Do this: Reproduce all of the rows below verbatim, leaving the pictures out.

(Records)
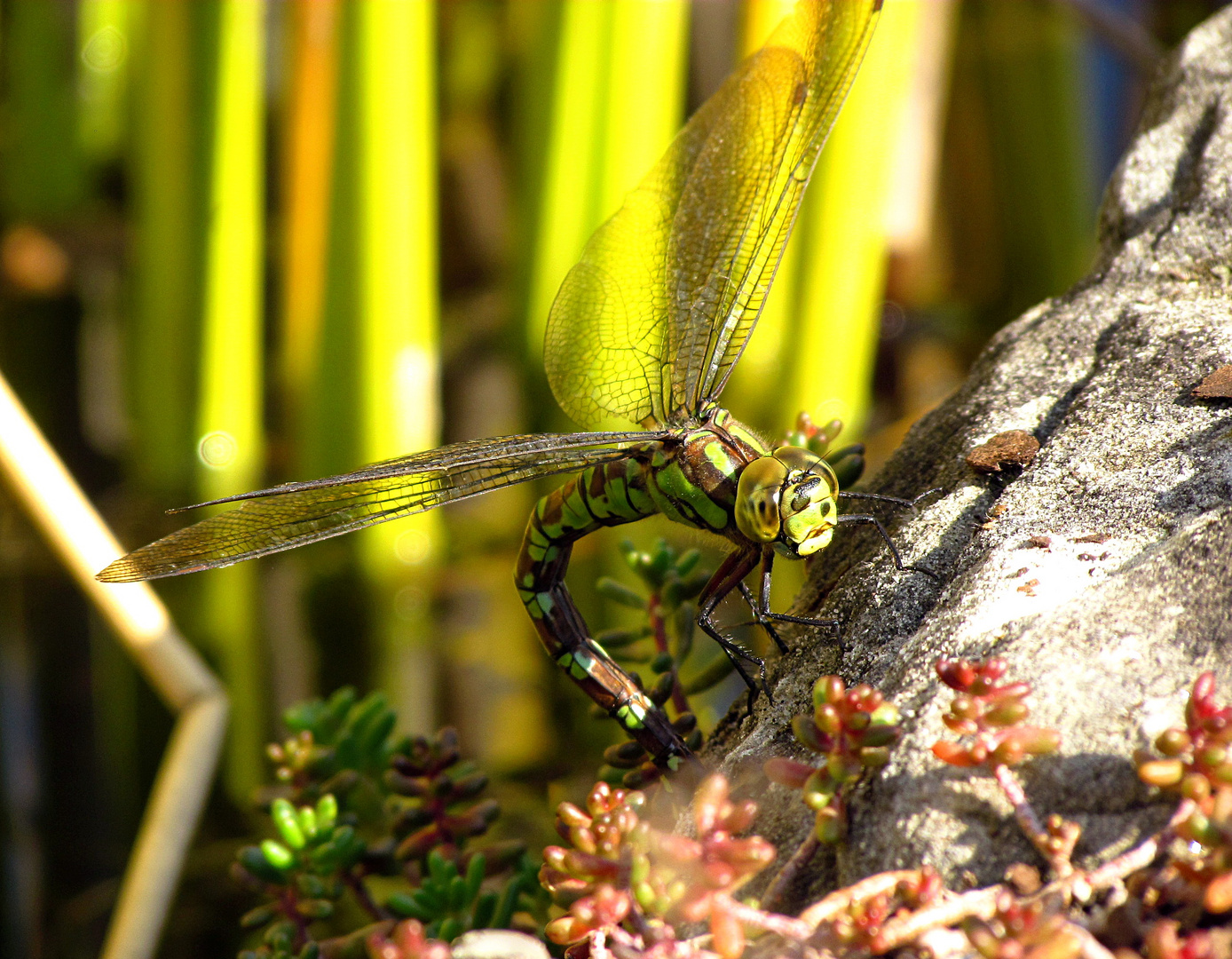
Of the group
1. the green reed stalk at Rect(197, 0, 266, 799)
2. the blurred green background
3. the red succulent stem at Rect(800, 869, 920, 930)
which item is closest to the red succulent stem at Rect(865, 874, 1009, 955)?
the red succulent stem at Rect(800, 869, 920, 930)

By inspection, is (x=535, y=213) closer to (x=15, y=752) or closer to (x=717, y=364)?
(x=717, y=364)

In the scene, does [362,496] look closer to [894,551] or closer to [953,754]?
[894,551]

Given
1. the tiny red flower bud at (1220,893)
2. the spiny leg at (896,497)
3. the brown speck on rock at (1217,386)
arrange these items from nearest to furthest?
the tiny red flower bud at (1220,893) < the brown speck on rock at (1217,386) < the spiny leg at (896,497)

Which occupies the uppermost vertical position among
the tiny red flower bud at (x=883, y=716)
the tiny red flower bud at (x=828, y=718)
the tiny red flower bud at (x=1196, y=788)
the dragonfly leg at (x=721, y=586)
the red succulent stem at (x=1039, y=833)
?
the dragonfly leg at (x=721, y=586)

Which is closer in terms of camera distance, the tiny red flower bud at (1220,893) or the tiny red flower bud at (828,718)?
the tiny red flower bud at (1220,893)

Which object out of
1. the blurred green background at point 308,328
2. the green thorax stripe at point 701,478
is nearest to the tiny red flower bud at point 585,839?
the green thorax stripe at point 701,478

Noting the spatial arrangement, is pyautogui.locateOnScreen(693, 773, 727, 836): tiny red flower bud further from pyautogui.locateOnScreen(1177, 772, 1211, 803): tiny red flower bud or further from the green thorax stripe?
the green thorax stripe

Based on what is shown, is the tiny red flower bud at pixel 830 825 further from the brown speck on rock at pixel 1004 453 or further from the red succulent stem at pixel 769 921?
the brown speck on rock at pixel 1004 453
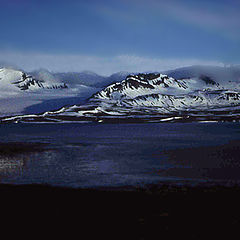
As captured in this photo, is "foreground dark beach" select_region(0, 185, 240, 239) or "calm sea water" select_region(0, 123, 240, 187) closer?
"foreground dark beach" select_region(0, 185, 240, 239)

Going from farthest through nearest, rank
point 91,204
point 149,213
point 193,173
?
point 193,173 → point 91,204 → point 149,213

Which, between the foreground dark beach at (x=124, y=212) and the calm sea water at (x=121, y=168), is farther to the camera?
the calm sea water at (x=121, y=168)

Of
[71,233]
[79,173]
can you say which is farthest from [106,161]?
[71,233]

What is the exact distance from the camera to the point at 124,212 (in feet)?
87.2

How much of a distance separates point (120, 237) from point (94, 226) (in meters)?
2.33

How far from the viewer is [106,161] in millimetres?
51469

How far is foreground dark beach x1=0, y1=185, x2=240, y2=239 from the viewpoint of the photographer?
22.9 m

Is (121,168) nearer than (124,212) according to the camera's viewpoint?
No

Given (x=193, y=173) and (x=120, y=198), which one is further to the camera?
(x=193, y=173)

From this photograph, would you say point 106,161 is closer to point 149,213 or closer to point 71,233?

Task output:
Of the group
1. the green reed stalk at Rect(197, 0, 266, 799)
2. the blurred green background
3. the red succulent stem at Rect(800, 869, 920, 930)
which item is closest to the red succulent stem at Rect(865, 874, 1009, 955)?
the red succulent stem at Rect(800, 869, 920, 930)

By inspection, is (x=535, y=213) closer to (x=15, y=752) or closer to (x=717, y=364)?
(x=717, y=364)

In the scene, does [362,496] look closer to [894,551] or closer to [953,754]?
[894,551]

Given
1. the tiny red flower bud at (1220,893)
2. the spiny leg at (896,497)
3. the brown speck on rock at (1217,386)
arrange these items from nearest to furthest?
the tiny red flower bud at (1220,893) < the brown speck on rock at (1217,386) < the spiny leg at (896,497)

Which occupies the uppermost vertical position among
the tiny red flower bud at (x=883, y=716)
the tiny red flower bud at (x=828, y=718)
the tiny red flower bud at (x=1196, y=788)
the dragonfly leg at (x=721, y=586)
the red succulent stem at (x=1039, y=833)
?
the dragonfly leg at (x=721, y=586)

Which is closer in terms of camera distance, the tiny red flower bud at (1220,893) or the tiny red flower bud at (828,718)?
the tiny red flower bud at (1220,893)

Which object out of
1. the blurred green background at point 308,328
2. the green thorax stripe at point 701,478
is nearest to the tiny red flower bud at point 585,839?
the green thorax stripe at point 701,478

Noting the spatial arrangement, is pyautogui.locateOnScreen(693, 773, 727, 836): tiny red flower bud further from pyautogui.locateOnScreen(1177, 772, 1211, 803): tiny red flower bud or further from the green thorax stripe?
the green thorax stripe

Based on what is shown, is the tiny red flower bud at pixel 830 825 further from the brown speck on rock at pixel 1004 453 or further from the red succulent stem at pixel 769 921?
the brown speck on rock at pixel 1004 453
As captured in this photo, is "foreground dark beach" select_region(0, 185, 240, 239) or "calm sea water" select_region(0, 123, 240, 187) closer?
"foreground dark beach" select_region(0, 185, 240, 239)

Going from farthest through nearest, rank
point 91,204
point 149,213
point 193,173
?
point 193,173 → point 91,204 → point 149,213

Which, between the foreground dark beach at (x=124, y=212) and the calm sea water at (x=121, y=168), is farther to the camera?
the calm sea water at (x=121, y=168)

Of
[71,233]
[79,173]
can you say which is farthest from [106,161]?
[71,233]

What is the exact distance from the camera to the point at 124,212 (in feet)?
87.2

How much of a distance separates point (120, 237) from point (94, 226) (in meters)?
2.33

How far from the viewer is [106,161] in millimetres?
51469

How far is foreground dark beach x1=0, y1=185, x2=240, y2=239 from the viewpoint of the photographer?
22.9 m

Is (121,168) nearer than (124,212) according to the camera's viewpoint?
No

Given (x=193, y=173) and (x=120, y=198), which one is further to the camera?
(x=193, y=173)

From this photograph, would you say point 106,161 is closer to point 149,213 or closer to point 71,233?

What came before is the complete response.